『仮面ライダージオウ』 第6話 「555・913・2003」:感想

2018年10月7日

【ストーリー】

■完成度が低い
・部分的には良かったです。
叔父さんの部品交換の話は叔父さんの職業に則した話で説得力がありました。
ファイズのキャラである巧と草加のねじれた友情も、本編と異なる世界という状況を活かしていました。

・しかし全体としては破綻しているように感じました。そこで台無しです。
叔父さんの話はピントがズレているように感じました。確かに機械ならば「中身が別物で外側だけ同じ物は交換する前と同じ存在なのか?」と言えますが、今回のゲストのカリンにはあてはまらないと思います。

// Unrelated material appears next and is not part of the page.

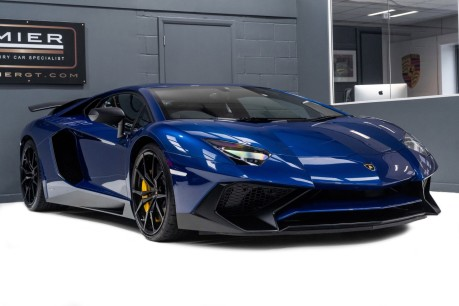 Lamborghini Aventador SV LP750-4 6.5 V12 COUPE, ONE OWNER FROM NEW, PART OF A PRIVATE COLLECTION 8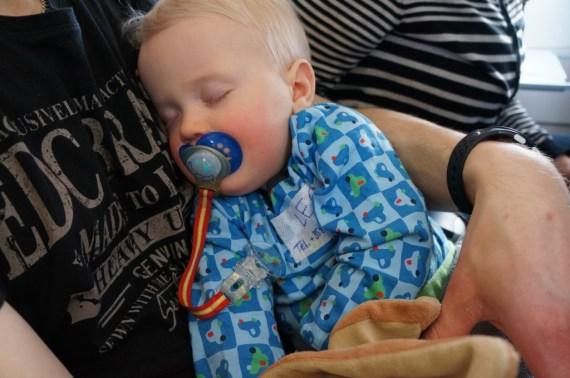 Leo nukahti heti koneen lähtiessä liikkeelle, ihana tasainen humina... :)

もしも人格が別人の状態でも生き続けさせようとしていたならあてはまったでしょうが、どう見ても人格は生前のままでした。これでカリンが別人かどうかと問われたら私は同一人物だと断言します。これでは叔父さんの話は関係があるようで特にない話でしかありません。できるとしたら「これで『生きている』と言えるのか?」という話だったと思います。

・巧と草加についても前提条件が描かれていないので話がぼやけていました。
巧が自称「流しのクリーニング屋」になっていたり、基本的には本編とは別人のようでした。草加も同じ施設の仲間というだけで自分の命を危険に晒してまで助けようとする善人のようになっていました。
この状況で原作のストーリー展開やキャラの関係性に被せる構図を作っても、原作と重ねようとする分だけむしろズレてしまうと思います。「同じだけど違う」という原作に絡めた意図がそのまま「(状況が)違うけど(意図したドラマは原作と)同じ」という違和感に直結してしまいます。どこを変えてどこは同じなのかをしっかり描かないとifのストーリーを作り上げるのは無理だと思います。「原作では仲が悪かったけど、この世界では仲が良いんじゃない?」という疑問で終わってしまう内容ではダメだと思います。

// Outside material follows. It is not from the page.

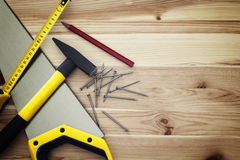 在木头的工作工具 库存照片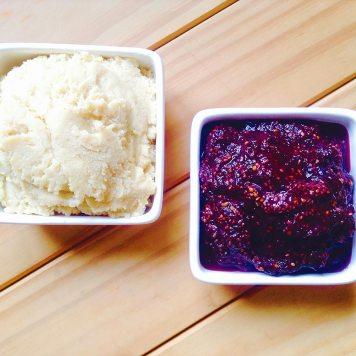 Mazapán de almendras y mermelada de frutos rojos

・ゲストキャラのカリンと佐久間の話に限っても、カリンが今更あんなことを言い出すのは変だと思います。
15年も経ってるんですよ? 本当に犠牲者や佐久間自信に対する罪悪感があったなら、その間ずっと思ってたけど言わなかったなんてあり得るでしょうか。仮にそうだったとしたら今度は今更言い出したカリンの性根が疑われると思います。
この話にするなら「カリンはずっと止めてくれと懇願してきたし、自殺しようと試みたこともあったけど佐久間は止まらなかった」か、「カリンはこれでいいのだと目をつむり続けてきたがソウゴたちとの関わりによって今の状態は間違ってると思い直した」といった流れのほうが適切だったと思います。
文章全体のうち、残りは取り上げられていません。